Jill Greenberg officially took herself off everyone’s list with that little stunt she pulled with outtakes from her McCain cover shoot for The Atlantic (I’m talking about all the photoshopping not the “lit from below” picture which felt like a nice try but not quite there) and made it a little more difficult for Photo Editors to get someone new and untested past the editor and more importantly the publicist.
If you have no idea what I’m talking about Mark Tucker has links to all the coverage and several questions of his own (here).
It’s the publicists who usually vet the photographers and if you’ve ever looked at a celebrity or political picture and thought “the most interesting thing about that picture is the person in it” that’s because safety is more important than creating something visually exciting. The challenge for Photo Editors has always been getting interesting photographers past the publicists because they always google them or come with a pre-approved list just to make certain the photographer will not do something unflattering or controversial. So, I’m shocked that the McCain camp approved her given the “candy and crying children” controversy that’s not much more than a google click away (well, it used to be a google click away…) but I’m guessing that The Atlantic didn’t seem to pose much of a threat so there was no background check on the photographer.
Hit pieces in magazines are not unusual, but it’s usually the writers that are the one’s waiting till the shoot is in the can, the fact-checking mostly done and then they can finally ring the subject up and start asking hard questions. What’s unusual here is that Jill went off and did it on her own without letting the magazine know what she was up to. Usually the magazine is involved in these kinds of decisions if not directing them in the first place. So, I can pretty much guarantee she’s not interested in getting hired anymore to do “the monkey light” and really just wants to be known as someone who manipulates. Even if some Photo Editor wanted to hire her now they wouldn’t get her past the editor let alone the publicist.
The Atlantic unfortunately got burned in the whole deal but there’s no way to know when someone is going to go rogue on you and if it ever happened in the past nobody would even know about it.
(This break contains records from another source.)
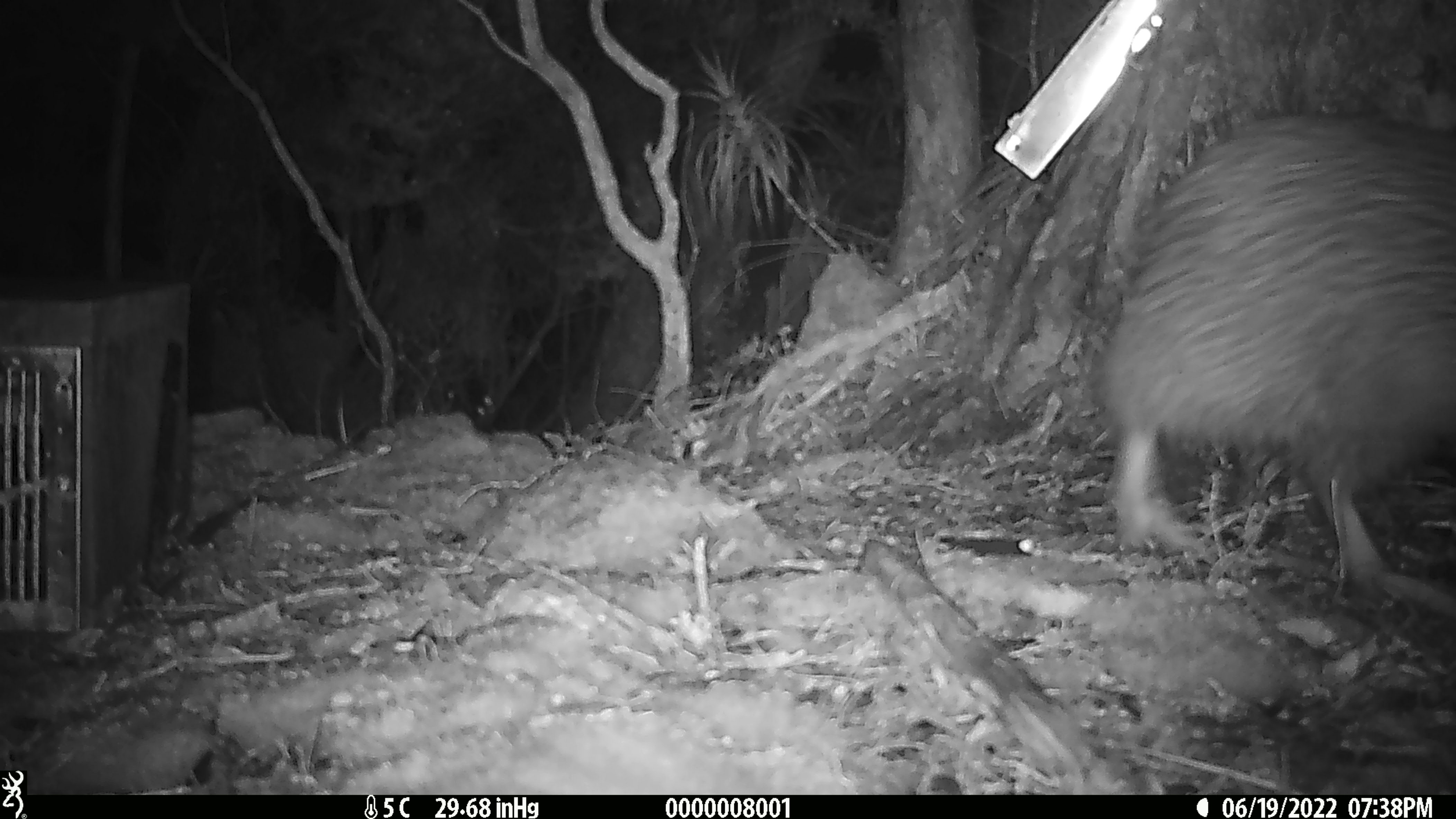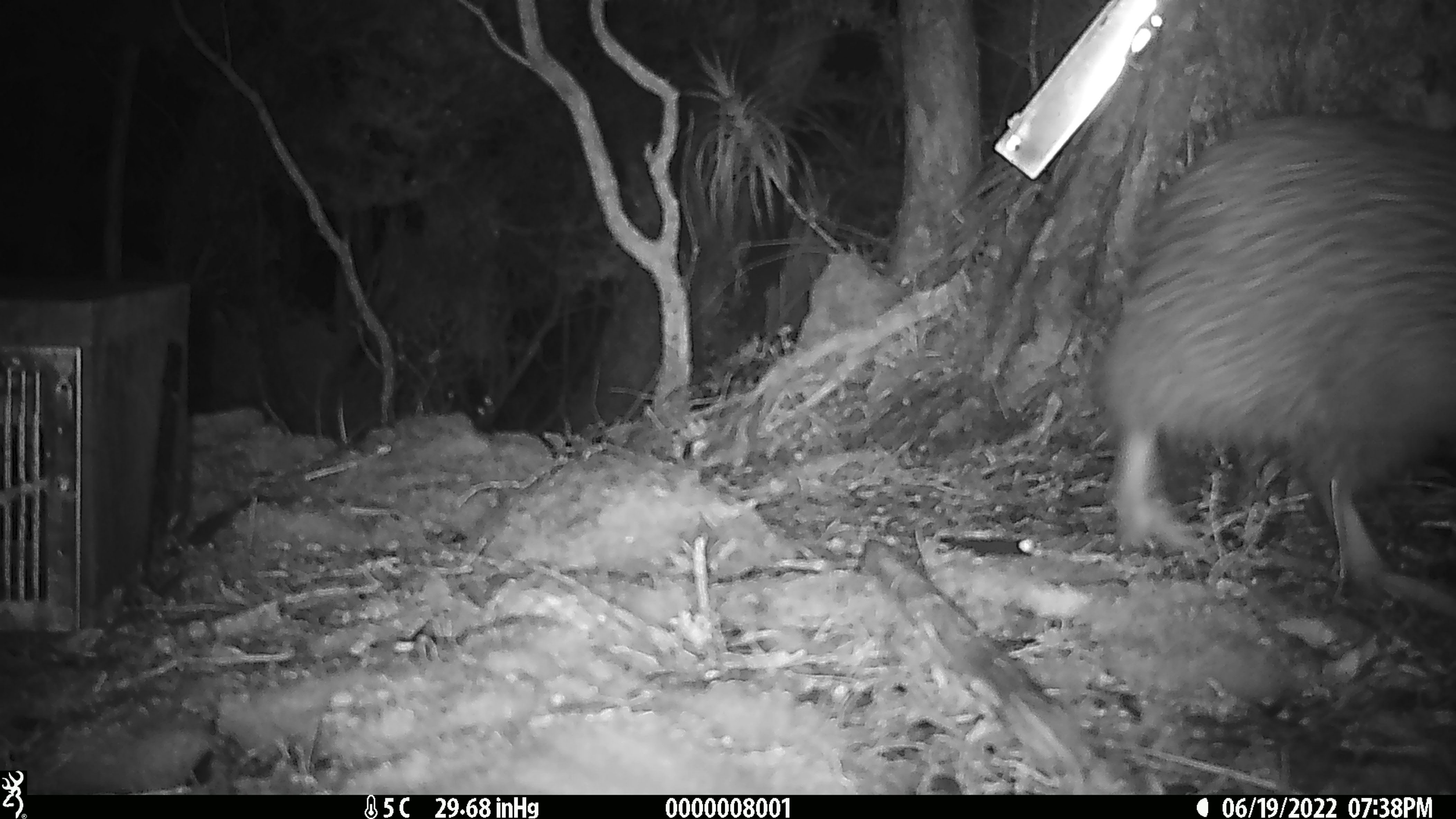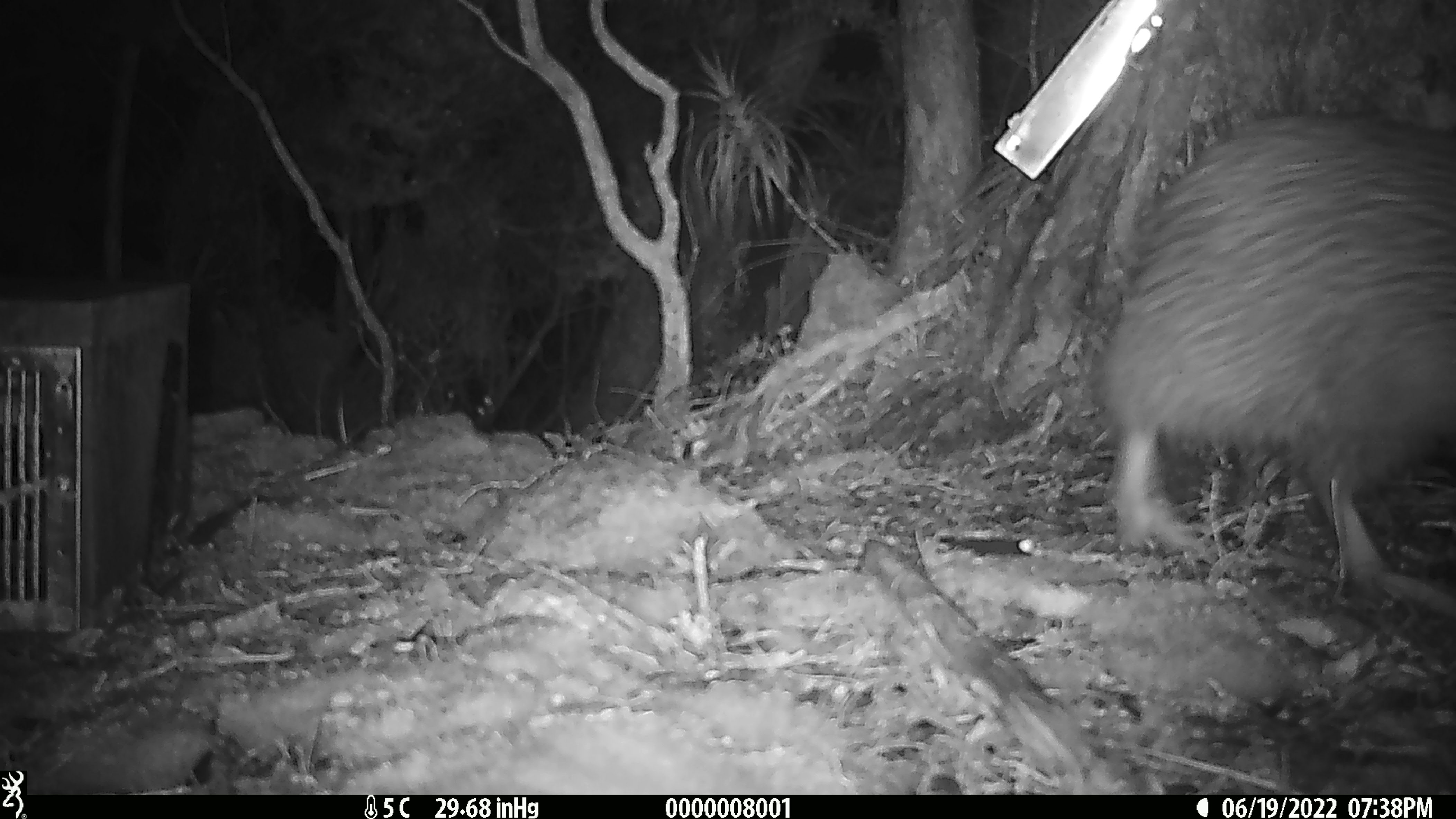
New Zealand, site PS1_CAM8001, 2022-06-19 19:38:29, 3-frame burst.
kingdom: Animalia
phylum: Chordata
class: Aves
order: Apterygiformes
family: Apterygidae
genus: Apteryx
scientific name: Apteryx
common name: kiwi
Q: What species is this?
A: Kiwi (Apteryx).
The 2 week embargo seems unusual to me and it’s likely a function of The Atlantic wanting really badly to do something interesting in a very crowded newsstand and allowing Jill Greenberg to lay down the rules on what it would take for her to shoot a cover (at which point I would expect a photographer to tell me they hate the person they’re about to photograph and might not be the best choice for this assignment). If I’d been the Photo Editor in that situation I would be looking for a new job because I would have had to convince the editor to take a chance on a first time cover shooter for the magazine with very little political experience and on top of it get them to reduce the embargo to 2 week for outtakes.
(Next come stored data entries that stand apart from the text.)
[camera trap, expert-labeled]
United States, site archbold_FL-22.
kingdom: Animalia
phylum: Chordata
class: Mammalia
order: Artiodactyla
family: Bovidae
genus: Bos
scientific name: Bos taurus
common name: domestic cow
Ultimately I don’t think she’s suddenly screwed it all up for photographers everywhere because shoots of this nature are almost always closely watched by the publicists, the terms with the magazine are exclusive and publishing outtakes from a cover shoot will land you in court
This was a very deliberate act by a photographer who knew she was going to get blackballed by publicists and make herself un-hireable in the editorial world to make a political statement or maybe she just wanted to remove herself from the editorial world in a dramatic way because in the end who but clients visits a photographers portfolio site and if you’re tired of having clients and working with publicists and just want to make art then this is one way to do it.